REQUIREMENT ::
Reproduce every one of the entries below word for word, leaving out the pictures.

DATA ENTRIES ::
[start]

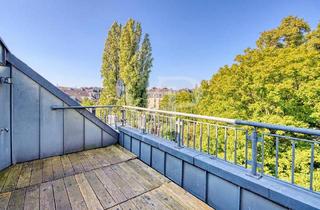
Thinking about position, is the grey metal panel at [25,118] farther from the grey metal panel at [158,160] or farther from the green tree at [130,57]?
the green tree at [130,57]

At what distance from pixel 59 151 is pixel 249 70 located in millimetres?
9082

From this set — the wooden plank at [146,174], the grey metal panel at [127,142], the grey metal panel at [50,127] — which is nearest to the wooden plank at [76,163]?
the grey metal panel at [50,127]

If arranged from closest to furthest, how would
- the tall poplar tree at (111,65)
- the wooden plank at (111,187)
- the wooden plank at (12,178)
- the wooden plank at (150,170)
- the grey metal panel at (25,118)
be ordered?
the wooden plank at (111,187), the wooden plank at (12,178), the wooden plank at (150,170), the grey metal panel at (25,118), the tall poplar tree at (111,65)

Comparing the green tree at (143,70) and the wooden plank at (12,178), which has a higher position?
the green tree at (143,70)

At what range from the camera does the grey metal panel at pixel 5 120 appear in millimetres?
2385

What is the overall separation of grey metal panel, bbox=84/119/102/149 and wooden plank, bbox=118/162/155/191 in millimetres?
1110

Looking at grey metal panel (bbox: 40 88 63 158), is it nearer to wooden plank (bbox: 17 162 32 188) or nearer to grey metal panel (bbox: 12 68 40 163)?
grey metal panel (bbox: 12 68 40 163)

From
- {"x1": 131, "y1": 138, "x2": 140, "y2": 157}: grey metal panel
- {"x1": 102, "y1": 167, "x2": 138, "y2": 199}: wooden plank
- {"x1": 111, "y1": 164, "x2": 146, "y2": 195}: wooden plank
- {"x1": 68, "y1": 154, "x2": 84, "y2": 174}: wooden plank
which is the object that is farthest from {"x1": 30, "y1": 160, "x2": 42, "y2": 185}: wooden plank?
{"x1": 131, "y1": 138, "x2": 140, "y2": 157}: grey metal panel

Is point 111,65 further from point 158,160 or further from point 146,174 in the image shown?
point 146,174

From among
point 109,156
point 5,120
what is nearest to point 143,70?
point 109,156

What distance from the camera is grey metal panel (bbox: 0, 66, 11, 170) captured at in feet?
7.82

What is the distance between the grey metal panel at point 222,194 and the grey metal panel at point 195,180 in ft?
0.27

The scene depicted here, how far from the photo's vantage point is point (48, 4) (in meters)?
4.82

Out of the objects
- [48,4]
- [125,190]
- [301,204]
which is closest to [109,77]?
[48,4]
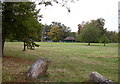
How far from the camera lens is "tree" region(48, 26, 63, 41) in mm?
70875

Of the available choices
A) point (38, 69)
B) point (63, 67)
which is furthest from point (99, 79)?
point (63, 67)

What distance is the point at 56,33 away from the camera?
72.8m

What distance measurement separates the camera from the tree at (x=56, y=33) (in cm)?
7088

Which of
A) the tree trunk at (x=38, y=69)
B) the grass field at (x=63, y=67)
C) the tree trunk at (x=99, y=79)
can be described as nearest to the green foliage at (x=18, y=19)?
the grass field at (x=63, y=67)

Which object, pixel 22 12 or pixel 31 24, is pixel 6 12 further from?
pixel 31 24

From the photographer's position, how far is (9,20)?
895 centimetres

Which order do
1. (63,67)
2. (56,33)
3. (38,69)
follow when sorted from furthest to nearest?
(56,33), (63,67), (38,69)

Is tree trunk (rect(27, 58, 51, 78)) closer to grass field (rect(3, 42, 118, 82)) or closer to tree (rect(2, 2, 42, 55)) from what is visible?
grass field (rect(3, 42, 118, 82))

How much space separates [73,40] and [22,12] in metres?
72.0

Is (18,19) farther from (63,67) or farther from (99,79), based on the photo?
(99,79)

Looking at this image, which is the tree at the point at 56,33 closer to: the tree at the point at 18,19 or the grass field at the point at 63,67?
the grass field at the point at 63,67

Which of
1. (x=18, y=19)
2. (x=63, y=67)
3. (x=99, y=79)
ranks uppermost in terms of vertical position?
(x=18, y=19)

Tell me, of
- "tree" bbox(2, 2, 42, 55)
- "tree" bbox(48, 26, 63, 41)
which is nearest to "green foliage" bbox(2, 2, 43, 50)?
"tree" bbox(2, 2, 42, 55)

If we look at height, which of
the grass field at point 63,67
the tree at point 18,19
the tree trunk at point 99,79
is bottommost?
the grass field at point 63,67
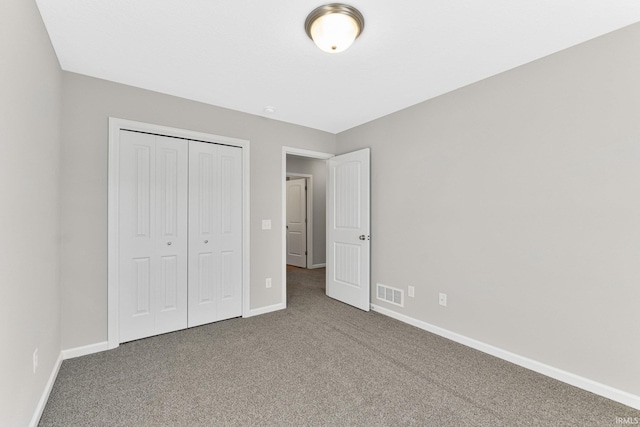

[end]

WRITTEN SOLUTION ::
Thinking about position, is the grey metal panel at [25,118] farther from the grey metal panel at [158,160] or farther from the green tree at [130,57]?
the green tree at [130,57]

At what distance from pixel 59 151 is pixel 249 70 located in millimetres?
9082

From this set — the wooden plank at [146,174], the grey metal panel at [127,142], the grey metal panel at [50,127] — which is nearest to the wooden plank at [76,163]?
the grey metal panel at [50,127]

If arranged from closest to furthest, how would
- the tall poplar tree at (111,65)
- the wooden plank at (111,187)
- the wooden plank at (12,178)
- the wooden plank at (150,170)
- the grey metal panel at (25,118)
be ordered?
the wooden plank at (111,187), the wooden plank at (12,178), the wooden plank at (150,170), the grey metal panel at (25,118), the tall poplar tree at (111,65)

Comparing the green tree at (143,70) and the wooden plank at (12,178), which has a higher position?
the green tree at (143,70)

At what range from the camera does the grey metal panel at pixel 5 120 appear in millimetres?
2385

What is the overall separation of grey metal panel, bbox=84/119/102/149 and wooden plank, bbox=118/162/155/191 in millimetres?
1110

Looking at grey metal panel (bbox: 40 88 63 158), is it nearer to wooden plank (bbox: 17 162 32 188) or nearer to grey metal panel (bbox: 12 68 40 163)?
grey metal panel (bbox: 12 68 40 163)

From
- {"x1": 131, "y1": 138, "x2": 140, "y2": 157}: grey metal panel
- {"x1": 102, "y1": 167, "x2": 138, "y2": 199}: wooden plank
- {"x1": 111, "y1": 164, "x2": 146, "y2": 195}: wooden plank
- {"x1": 68, "y1": 154, "x2": 84, "y2": 174}: wooden plank
which is the object that is farthest from {"x1": 30, "y1": 160, "x2": 42, "y2": 185}: wooden plank?
{"x1": 131, "y1": 138, "x2": 140, "y2": 157}: grey metal panel

Is point 111,65 further from point 158,160 or further from point 146,174 in the image shown?
point 146,174

From among
point 109,156
point 5,120
what is nearest to point 143,70?
point 109,156

What distance from the camera is grey metal panel (bbox: 0, 66, 11, 170) captured at in feet?
7.82

What is the distance between the grey metal panel at point 222,194 and the grey metal panel at point 195,180 in ft?
0.27

The scene depicted here, how far from the photo's vantage point is point (48, 4) (in meters)?
4.82

Out of the objects
- [48,4]
- [125,190]
- [301,204]
which is closest to [109,77]?
[48,4]
How far from the camera lens is "tree" region(48, 26, 63, 41) in mm?
70875

Of the available choices
A) point (38, 69)
B) point (63, 67)
which is furthest from point (99, 79)?
point (63, 67)

What distance is the point at 56,33 away from the camera?
72.8m

What distance measurement separates the camera from the tree at (x=56, y=33) (in cm)?
7088

Which of
A) the tree trunk at (x=38, y=69)
B) the grass field at (x=63, y=67)
C) the tree trunk at (x=99, y=79)
can be described as nearest to the green foliage at (x=18, y=19)?
the grass field at (x=63, y=67)

Which object, pixel 22 12 or pixel 31 24, is pixel 6 12 further from?
pixel 31 24

From the photographer's position, how far is (9,20)?
895 centimetres

Which order do
1. (63,67)
2. (56,33)
3. (38,69)
follow when sorted from furthest to nearest?
(56,33), (63,67), (38,69)

Is tree trunk (rect(27, 58, 51, 78)) closer to grass field (rect(3, 42, 118, 82)) or closer to tree (rect(2, 2, 42, 55)) from what is visible?
grass field (rect(3, 42, 118, 82))

How much space separates [73,40] and [22,12] in metres?
72.0

Is (18,19) farther from (63,67) or farther from (99,79), based on the photo?
(99,79)

Looking at this image, which is the tree at the point at 56,33 closer to: the tree at the point at 18,19 or the grass field at the point at 63,67?
the grass field at the point at 63,67

Which of
1. (x=18, y=19)
2. (x=63, y=67)
3. (x=99, y=79)
ranks uppermost in terms of vertical position?
(x=18, y=19)

Tell me, of
- "tree" bbox(2, 2, 42, 55)
- "tree" bbox(48, 26, 63, 41)
which is nearest to "green foliage" bbox(2, 2, 43, 50)?
"tree" bbox(2, 2, 42, 55)

If we look at height, which of
the grass field at point 63,67
the tree at point 18,19
the tree trunk at point 99,79
is bottommost?
the grass field at point 63,67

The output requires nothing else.